Opinion | The RBI’s misguided digital protectionism

Its data localization proposal is more about creating a trade barrier than any real technological logic

Photo: Reuters
Photo: Reuters

The Reserve Bank of India’s (RBI’s) proposal that digital payment companies store all user data in India by October is both unnecessary and misguided. If the RBI’s underlying concern relates to ensuring the Indian government’s access to data for regulatory oversight, that’s simply no justification for such a data localization policy. Firms can readily use the convenience of modern information technologies (such as cloud computing) to facilitate such access with the click of a button. Where the data is stored is irrelevant in this scenario.

If the RBI persists with its proposed requirement that firms store data locally (or even store a copy of the data locally, a concept known as data mirroring), it reveals that concerns about regulatory oversight are simply cover for protectionism.

It’s completely understandable for the RBI to review whether its regulatory arrangements reflect best practices in the era of digital technologies and fast-growing payment services. However, the first question should be: What is the actual problem that the RBI is trying to address?

If the concern is having access to transaction data for regulatory purposes, then that is where the RBI should focus its attention. As part of any review, if the RBI reports that it is having issues with payment services firms not providing timely access to data, it should publicize these cases and pursue legal remedies against these firms, whether this involves revoking operating licences or imposing fines.

If these remedies have proven insufficient, then this should also be part of any policy revision to ensure firms comply in the future. If firms are not providing the RBI with access to data due to privacy rules or due to other countries themselves enacting some form of data localization (creating a “Catch 22” situation for companies caught in the middle), then this also deserves to be highlighted as it will be of broader interest to policymakers and other financial regulatory agencies.

Moreover, if the RBI enacts this data localization requirement, it will create a trade barrier and present another issue of contention in its trade relationship with the US, the European Union, and others. Forced data localization discriminates against firms (whether domestic or foreign multinationals) that use foreign data services, as it forces them to use or set up local services when they otherwise would not.

This adds a duplicative cost that makes these firms and their services less competitive compared to local firms, which may only use domestic data services. Data localization also stops these firms from exporting data from India, which affects the services these firms are able to provide, such as fraud detection and prevention, and their ability to use data from India to create innovative new service offerings.

Unfortunately, the RBI is not alone in misguidedly thinking that data localization is the only way to enforce data-handling requirements of these firms that use foreign data services. While any country can demand extraterritorial application of its laws, it isn’t always going be able to enforce them. In such cases, what’s critical is whether a firm has a local presence in a country, such as office and foreign workers, that makes it feasible for a country to enforce its laws.

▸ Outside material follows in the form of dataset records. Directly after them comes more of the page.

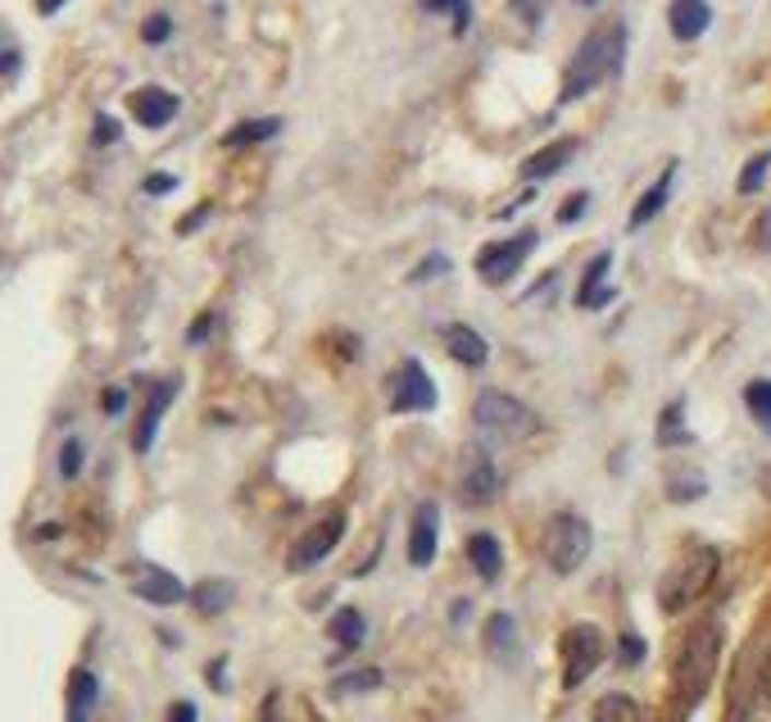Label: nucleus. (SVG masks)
I'll return each instance as SVG.
<instances>
[{
    "instance_id": "obj_13",
    "label": "nucleus",
    "mask_w": 771,
    "mask_h": 722,
    "mask_svg": "<svg viewBox=\"0 0 771 722\" xmlns=\"http://www.w3.org/2000/svg\"><path fill=\"white\" fill-rule=\"evenodd\" d=\"M128 105H132V118L141 128H168L182 109V101L173 92H164V86H141V92H132Z\"/></svg>"
},
{
    "instance_id": "obj_48",
    "label": "nucleus",
    "mask_w": 771,
    "mask_h": 722,
    "mask_svg": "<svg viewBox=\"0 0 771 722\" xmlns=\"http://www.w3.org/2000/svg\"><path fill=\"white\" fill-rule=\"evenodd\" d=\"M576 5H595V0H576Z\"/></svg>"
},
{
    "instance_id": "obj_21",
    "label": "nucleus",
    "mask_w": 771,
    "mask_h": 722,
    "mask_svg": "<svg viewBox=\"0 0 771 722\" xmlns=\"http://www.w3.org/2000/svg\"><path fill=\"white\" fill-rule=\"evenodd\" d=\"M671 183H676V164H667L663 173H658V183L644 191L640 200H635V209H631V228H644V223H654L658 214H663V205H667V196H671Z\"/></svg>"
},
{
    "instance_id": "obj_23",
    "label": "nucleus",
    "mask_w": 771,
    "mask_h": 722,
    "mask_svg": "<svg viewBox=\"0 0 771 722\" xmlns=\"http://www.w3.org/2000/svg\"><path fill=\"white\" fill-rule=\"evenodd\" d=\"M327 631H331V641L341 645V650H359V645H363V637H367V622H363V614H359V609H341V614H331Z\"/></svg>"
},
{
    "instance_id": "obj_29",
    "label": "nucleus",
    "mask_w": 771,
    "mask_h": 722,
    "mask_svg": "<svg viewBox=\"0 0 771 722\" xmlns=\"http://www.w3.org/2000/svg\"><path fill=\"white\" fill-rule=\"evenodd\" d=\"M703 491H708L703 473H671V477H667V500H676V504H686V500H699Z\"/></svg>"
},
{
    "instance_id": "obj_40",
    "label": "nucleus",
    "mask_w": 771,
    "mask_h": 722,
    "mask_svg": "<svg viewBox=\"0 0 771 722\" xmlns=\"http://www.w3.org/2000/svg\"><path fill=\"white\" fill-rule=\"evenodd\" d=\"M114 141H118V124L109 114H101L96 118V145H114Z\"/></svg>"
},
{
    "instance_id": "obj_37",
    "label": "nucleus",
    "mask_w": 771,
    "mask_h": 722,
    "mask_svg": "<svg viewBox=\"0 0 771 722\" xmlns=\"http://www.w3.org/2000/svg\"><path fill=\"white\" fill-rule=\"evenodd\" d=\"M585 205H591V191H576V196H568V205L559 209V223H576V219L585 214Z\"/></svg>"
},
{
    "instance_id": "obj_19",
    "label": "nucleus",
    "mask_w": 771,
    "mask_h": 722,
    "mask_svg": "<svg viewBox=\"0 0 771 722\" xmlns=\"http://www.w3.org/2000/svg\"><path fill=\"white\" fill-rule=\"evenodd\" d=\"M608 268H612V255H608V251L595 255V264L585 268L581 291H576V305H581V310H599V305H608V300L617 295V291L608 287Z\"/></svg>"
},
{
    "instance_id": "obj_15",
    "label": "nucleus",
    "mask_w": 771,
    "mask_h": 722,
    "mask_svg": "<svg viewBox=\"0 0 771 722\" xmlns=\"http://www.w3.org/2000/svg\"><path fill=\"white\" fill-rule=\"evenodd\" d=\"M445 350H449V359H458L463 369H481L486 359H490L486 337L472 333L468 323H449V327H445Z\"/></svg>"
},
{
    "instance_id": "obj_2",
    "label": "nucleus",
    "mask_w": 771,
    "mask_h": 722,
    "mask_svg": "<svg viewBox=\"0 0 771 722\" xmlns=\"http://www.w3.org/2000/svg\"><path fill=\"white\" fill-rule=\"evenodd\" d=\"M622 55H627V27L622 23H608V27H599V33H591V37L576 46V55L568 59L559 101L572 105L581 96H591L595 86H604L608 78H617V69H622Z\"/></svg>"
},
{
    "instance_id": "obj_34",
    "label": "nucleus",
    "mask_w": 771,
    "mask_h": 722,
    "mask_svg": "<svg viewBox=\"0 0 771 722\" xmlns=\"http://www.w3.org/2000/svg\"><path fill=\"white\" fill-rule=\"evenodd\" d=\"M441 273H449V255H427L409 273V282H431V278H441Z\"/></svg>"
},
{
    "instance_id": "obj_45",
    "label": "nucleus",
    "mask_w": 771,
    "mask_h": 722,
    "mask_svg": "<svg viewBox=\"0 0 771 722\" xmlns=\"http://www.w3.org/2000/svg\"><path fill=\"white\" fill-rule=\"evenodd\" d=\"M762 696L771 700V654H767V664H762Z\"/></svg>"
},
{
    "instance_id": "obj_44",
    "label": "nucleus",
    "mask_w": 771,
    "mask_h": 722,
    "mask_svg": "<svg viewBox=\"0 0 771 722\" xmlns=\"http://www.w3.org/2000/svg\"><path fill=\"white\" fill-rule=\"evenodd\" d=\"M101 405H105L109 414H118L122 405H128V396H122V391H105V400H101Z\"/></svg>"
},
{
    "instance_id": "obj_31",
    "label": "nucleus",
    "mask_w": 771,
    "mask_h": 722,
    "mask_svg": "<svg viewBox=\"0 0 771 722\" xmlns=\"http://www.w3.org/2000/svg\"><path fill=\"white\" fill-rule=\"evenodd\" d=\"M418 5L427 14H454V33L458 37L468 33V23H472V5H468V0H418Z\"/></svg>"
},
{
    "instance_id": "obj_30",
    "label": "nucleus",
    "mask_w": 771,
    "mask_h": 722,
    "mask_svg": "<svg viewBox=\"0 0 771 722\" xmlns=\"http://www.w3.org/2000/svg\"><path fill=\"white\" fill-rule=\"evenodd\" d=\"M382 686V668H359L331 682V696H359V690H377Z\"/></svg>"
},
{
    "instance_id": "obj_39",
    "label": "nucleus",
    "mask_w": 771,
    "mask_h": 722,
    "mask_svg": "<svg viewBox=\"0 0 771 722\" xmlns=\"http://www.w3.org/2000/svg\"><path fill=\"white\" fill-rule=\"evenodd\" d=\"M173 187H177L173 173H150V177H145V191H150V196H164V191H173Z\"/></svg>"
},
{
    "instance_id": "obj_43",
    "label": "nucleus",
    "mask_w": 771,
    "mask_h": 722,
    "mask_svg": "<svg viewBox=\"0 0 771 722\" xmlns=\"http://www.w3.org/2000/svg\"><path fill=\"white\" fill-rule=\"evenodd\" d=\"M205 214H209V205H200L196 214H187V219H182V228H177V232H191V228H200V223H205Z\"/></svg>"
},
{
    "instance_id": "obj_47",
    "label": "nucleus",
    "mask_w": 771,
    "mask_h": 722,
    "mask_svg": "<svg viewBox=\"0 0 771 722\" xmlns=\"http://www.w3.org/2000/svg\"><path fill=\"white\" fill-rule=\"evenodd\" d=\"M59 5H65V0H37V10H42V14H55Z\"/></svg>"
},
{
    "instance_id": "obj_4",
    "label": "nucleus",
    "mask_w": 771,
    "mask_h": 722,
    "mask_svg": "<svg viewBox=\"0 0 771 722\" xmlns=\"http://www.w3.org/2000/svg\"><path fill=\"white\" fill-rule=\"evenodd\" d=\"M472 418H477V432H486L490 441H527L540 432L536 409L504 396V391H481L472 405Z\"/></svg>"
},
{
    "instance_id": "obj_46",
    "label": "nucleus",
    "mask_w": 771,
    "mask_h": 722,
    "mask_svg": "<svg viewBox=\"0 0 771 722\" xmlns=\"http://www.w3.org/2000/svg\"><path fill=\"white\" fill-rule=\"evenodd\" d=\"M758 487H762V496H767V500H771V464H767V468H762V473H758Z\"/></svg>"
},
{
    "instance_id": "obj_25",
    "label": "nucleus",
    "mask_w": 771,
    "mask_h": 722,
    "mask_svg": "<svg viewBox=\"0 0 771 722\" xmlns=\"http://www.w3.org/2000/svg\"><path fill=\"white\" fill-rule=\"evenodd\" d=\"M277 132H282V118H245V124H236L227 137H223V145H259V141H272Z\"/></svg>"
},
{
    "instance_id": "obj_7",
    "label": "nucleus",
    "mask_w": 771,
    "mask_h": 722,
    "mask_svg": "<svg viewBox=\"0 0 771 722\" xmlns=\"http://www.w3.org/2000/svg\"><path fill=\"white\" fill-rule=\"evenodd\" d=\"M536 251V232H517L509 241H490V246L477 255V278L490 282V287H504L522 264H527V255Z\"/></svg>"
},
{
    "instance_id": "obj_26",
    "label": "nucleus",
    "mask_w": 771,
    "mask_h": 722,
    "mask_svg": "<svg viewBox=\"0 0 771 722\" xmlns=\"http://www.w3.org/2000/svg\"><path fill=\"white\" fill-rule=\"evenodd\" d=\"M658 445H690V432H686V400H671L658 418Z\"/></svg>"
},
{
    "instance_id": "obj_1",
    "label": "nucleus",
    "mask_w": 771,
    "mask_h": 722,
    "mask_svg": "<svg viewBox=\"0 0 771 722\" xmlns=\"http://www.w3.org/2000/svg\"><path fill=\"white\" fill-rule=\"evenodd\" d=\"M722 659V627L717 618H703L686 631L681 650H676V668H671V700H676V718H686L713 686Z\"/></svg>"
},
{
    "instance_id": "obj_6",
    "label": "nucleus",
    "mask_w": 771,
    "mask_h": 722,
    "mask_svg": "<svg viewBox=\"0 0 771 722\" xmlns=\"http://www.w3.org/2000/svg\"><path fill=\"white\" fill-rule=\"evenodd\" d=\"M604 631L595 622H572L563 637H559V659H563V686L576 690L585 677H591L599 664H604Z\"/></svg>"
},
{
    "instance_id": "obj_38",
    "label": "nucleus",
    "mask_w": 771,
    "mask_h": 722,
    "mask_svg": "<svg viewBox=\"0 0 771 722\" xmlns=\"http://www.w3.org/2000/svg\"><path fill=\"white\" fill-rule=\"evenodd\" d=\"M513 10H517L522 19H527L531 27H536V23L545 19V10H549V0H513Z\"/></svg>"
},
{
    "instance_id": "obj_5",
    "label": "nucleus",
    "mask_w": 771,
    "mask_h": 722,
    "mask_svg": "<svg viewBox=\"0 0 771 722\" xmlns=\"http://www.w3.org/2000/svg\"><path fill=\"white\" fill-rule=\"evenodd\" d=\"M591 546H595V532H591V523H585L581 514H559V519L545 527V540H540L545 563L559 578L576 573V568L591 559Z\"/></svg>"
},
{
    "instance_id": "obj_12",
    "label": "nucleus",
    "mask_w": 771,
    "mask_h": 722,
    "mask_svg": "<svg viewBox=\"0 0 771 722\" xmlns=\"http://www.w3.org/2000/svg\"><path fill=\"white\" fill-rule=\"evenodd\" d=\"M132 591L145 599V605H182L187 599V586H182L168 568H154V563H141L137 568V582H132Z\"/></svg>"
},
{
    "instance_id": "obj_32",
    "label": "nucleus",
    "mask_w": 771,
    "mask_h": 722,
    "mask_svg": "<svg viewBox=\"0 0 771 722\" xmlns=\"http://www.w3.org/2000/svg\"><path fill=\"white\" fill-rule=\"evenodd\" d=\"M767 168H771V150H762V155H754L749 164H745V173H739V196H754L762 183H767Z\"/></svg>"
},
{
    "instance_id": "obj_35",
    "label": "nucleus",
    "mask_w": 771,
    "mask_h": 722,
    "mask_svg": "<svg viewBox=\"0 0 771 722\" xmlns=\"http://www.w3.org/2000/svg\"><path fill=\"white\" fill-rule=\"evenodd\" d=\"M59 473L65 477L82 473V441H65V450H59Z\"/></svg>"
},
{
    "instance_id": "obj_8",
    "label": "nucleus",
    "mask_w": 771,
    "mask_h": 722,
    "mask_svg": "<svg viewBox=\"0 0 771 722\" xmlns=\"http://www.w3.org/2000/svg\"><path fill=\"white\" fill-rule=\"evenodd\" d=\"M427 409H436V382L418 359H405L390 373V414H427Z\"/></svg>"
},
{
    "instance_id": "obj_3",
    "label": "nucleus",
    "mask_w": 771,
    "mask_h": 722,
    "mask_svg": "<svg viewBox=\"0 0 771 722\" xmlns=\"http://www.w3.org/2000/svg\"><path fill=\"white\" fill-rule=\"evenodd\" d=\"M717 568H722V555H717L713 546H690V550L663 573V582H658V605H663V614L690 609L694 599H699L708 586H713Z\"/></svg>"
},
{
    "instance_id": "obj_11",
    "label": "nucleus",
    "mask_w": 771,
    "mask_h": 722,
    "mask_svg": "<svg viewBox=\"0 0 771 722\" xmlns=\"http://www.w3.org/2000/svg\"><path fill=\"white\" fill-rule=\"evenodd\" d=\"M436 536H441V509L422 500L413 509V523H409V563L413 568H431V559H436Z\"/></svg>"
},
{
    "instance_id": "obj_17",
    "label": "nucleus",
    "mask_w": 771,
    "mask_h": 722,
    "mask_svg": "<svg viewBox=\"0 0 771 722\" xmlns=\"http://www.w3.org/2000/svg\"><path fill=\"white\" fill-rule=\"evenodd\" d=\"M667 23H671L676 42H694V37L708 33V23H713V10H708V0H671Z\"/></svg>"
},
{
    "instance_id": "obj_16",
    "label": "nucleus",
    "mask_w": 771,
    "mask_h": 722,
    "mask_svg": "<svg viewBox=\"0 0 771 722\" xmlns=\"http://www.w3.org/2000/svg\"><path fill=\"white\" fill-rule=\"evenodd\" d=\"M486 654L490 659H500V664H517V654H522V637H517V622L509 614H490L486 618Z\"/></svg>"
},
{
    "instance_id": "obj_20",
    "label": "nucleus",
    "mask_w": 771,
    "mask_h": 722,
    "mask_svg": "<svg viewBox=\"0 0 771 722\" xmlns=\"http://www.w3.org/2000/svg\"><path fill=\"white\" fill-rule=\"evenodd\" d=\"M468 563L477 568V578L495 582V578L504 573V550H500V540L490 536V532H472V536H468Z\"/></svg>"
},
{
    "instance_id": "obj_10",
    "label": "nucleus",
    "mask_w": 771,
    "mask_h": 722,
    "mask_svg": "<svg viewBox=\"0 0 771 722\" xmlns=\"http://www.w3.org/2000/svg\"><path fill=\"white\" fill-rule=\"evenodd\" d=\"M341 532H346V514H327L323 523H314L300 540H295V550H291V573H304V568H314V563H323L331 550H336V540H341Z\"/></svg>"
},
{
    "instance_id": "obj_28",
    "label": "nucleus",
    "mask_w": 771,
    "mask_h": 722,
    "mask_svg": "<svg viewBox=\"0 0 771 722\" xmlns=\"http://www.w3.org/2000/svg\"><path fill=\"white\" fill-rule=\"evenodd\" d=\"M191 599H196L200 614H223L232 605V582H200L191 591Z\"/></svg>"
},
{
    "instance_id": "obj_14",
    "label": "nucleus",
    "mask_w": 771,
    "mask_h": 722,
    "mask_svg": "<svg viewBox=\"0 0 771 722\" xmlns=\"http://www.w3.org/2000/svg\"><path fill=\"white\" fill-rule=\"evenodd\" d=\"M173 396H177V382L173 377H164L160 386L150 391V400H145L141 418H137V432H132V450H137V455H145V450L154 445V432H160V418H164V409H168Z\"/></svg>"
},
{
    "instance_id": "obj_9",
    "label": "nucleus",
    "mask_w": 771,
    "mask_h": 722,
    "mask_svg": "<svg viewBox=\"0 0 771 722\" xmlns=\"http://www.w3.org/2000/svg\"><path fill=\"white\" fill-rule=\"evenodd\" d=\"M500 491V473L490 464V455L481 445L463 450V473H458V500L463 504H490Z\"/></svg>"
},
{
    "instance_id": "obj_22",
    "label": "nucleus",
    "mask_w": 771,
    "mask_h": 722,
    "mask_svg": "<svg viewBox=\"0 0 771 722\" xmlns=\"http://www.w3.org/2000/svg\"><path fill=\"white\" fill-rule=\"evenodd\" d=\"M96 696H101L96 673H91V668H73V677H69V722H91Z\"/></svg>"
},
{
    "instance_id": "obj_42",
    "label": "nucleus",
    "mask_w": 771,
    "mask_h": 722,
    "mask_svg": "<svg viewBox=\"0 0 771 722\" xmlns=\"http://www.w3.org/2000/svg\"><path fill=\"white\" fill-rule=\"evenodd\" d=\"M209 327H213V318H209V314H205V318H200V323H191V333H187V341H191V346H200V341H205V337H209Z\"/></svg>"
},
{
    "instance_id": "obj_24",
    "label": "nucleus",
    "mask_w": 771,
    "mask_h": 722,
    "mask_svg": "<svg viewBox=\"0 0 771 722\" xmlns=\"http://www.w3.org/2000/svg\"><path fill=\"white\" fill-rule=\"evenodd\" d=\"M595 722H644V709L631 700V696H622V690H608L604 700H595V713H591Z\"/></svg>"
},
{
    "instance_id": "obj_27",
    "label": "nucleus",
    "mask_w": 771,
    "mask_h": 722,
    "mask_svg": "<svg viewBox=\"0 0 771 722\" xmlns=\"http://www.w3.org/2000/svg\"><path fill=\"white\" fill-rule=\"evenodd\" d=\"M745 405H749V414L758 418V428L771 436V377H754V382L745 386Z\"/></svg>"
},
{
    "instance_id": "obj_36",
    "label": "nucleus",
    "mask_w": 771,
    "mask_h": 722,
    "mask_svg": "<svg viewBox=\"0 0 771 722\" xmlns=\"http://www.w3.org/2000/svg\"><path fill=\"white\" fill-rule=\"evenodd\" d=\"M640 659H644V641L635 637V631H627V637H622V645H617V664H640Z\"/></svg>"
},
{
    "instance_id": "obj_18",
    "label": "nucleus",
    "mask_w": 771,
    "mask_h": 722,
    "mask_svg": "<svg viewBox=\"0 0 771 722\" xmlns=\"http://www.w3.org/2000/svg\"><path fill=\"white\" fill-rule=\"evenodd\" d=\"M576 155V141L572 137H563V141H549L545 150H536V155H527L522 160V177L527 183H540V177H553L559 168H568V160Z\"/></svg>"
},
{
    "instance_id": "obj_41",
    "label": "nucleus",
    "mask_w": 771,
    "mask_h": 722,
    "mask_svg": "<svg viewBox=\"0 0 771 722\" xmlns=\"http://www.w3.org/2000/svg\"><path fill=\"white\" fill-rule=\"evenodd\" d=\"M200 713H196V704L191 700H177L173 709H168V722H196Z\"/></svg>"
},
{
    "instance_id": "obj_33",
    "label": "nucleus",
    "mask_w": 771,
    "mask_h": 722,
    "mask_svg": "<svg viewBox=\"0 0 771 722\" xmlns=\"http://www.w3.org/2000/svg\"><path fill=\"white\" fill-rule=\"evenodd\" d=\"M168 33H173V19H168V14H150V19L141 23V42H150V46L168 42Z\"/></svg>"
}]
</instances>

What this means is that most of these firms that use foreign data services can’t avoid regulatory enforcement in India by simply transferring data out of the country. Given the size and importance of India’s payment services market, the large foreign payment services firms, such as Visa and Mastercard, would have a tangible presence in India for authorities to target if they do not abide by regulatory oversight.

There’s the possibility that the data localization proposal will never materialize as it may have been based upon political posturing in the run-up to local elections. Or it may simply reflect the views of a particular part of the Indian government that will be subsequently overruled by other agencies and private sector stakeholders. However, the earnest debate that the proposal has initiated points toward a genuine desire among certain Indian policymakers to use data-related policies to give local firms an unfair advantage over their foreign competitors.

Indicative of this preference for digital protectionism is the fact that data localization is a part of India’s National Telecom Machine-to-Machine road map and been raised as an idea in the debate around India’s draft privacy framework. In essence, this approach resembles the application of tried-and-failed infant industry support programmes for local and inefficient manufacturing sectors in the 20th century, but applied to 21st-century digital services.

The fact that India’s largest digital payment providers, Paytm and PhonePe, want data localization reflects that there’s support in India’s private sector to get the government to embrace digital protectionism as an industrial development strategy. Yet, such support is rather short-sighted, especially if either of these (and other) local firms harbour global ambitions, as they’ll soon realize how the spread of such policies would place them at a disadvantage to local firms in other markets, never mind the impact that the spread of such data localization policies would have on India’s export-focused services sector.

Instead, these firms and the Indian government should focus on any underlying policy issues around regulatory access to data and on the broader issues that need to be addressed in order to improve access and use of digital payment services in the country.

Nigel Cory is an associate director covering trade policy at the Information Technology and Innovation Foundation.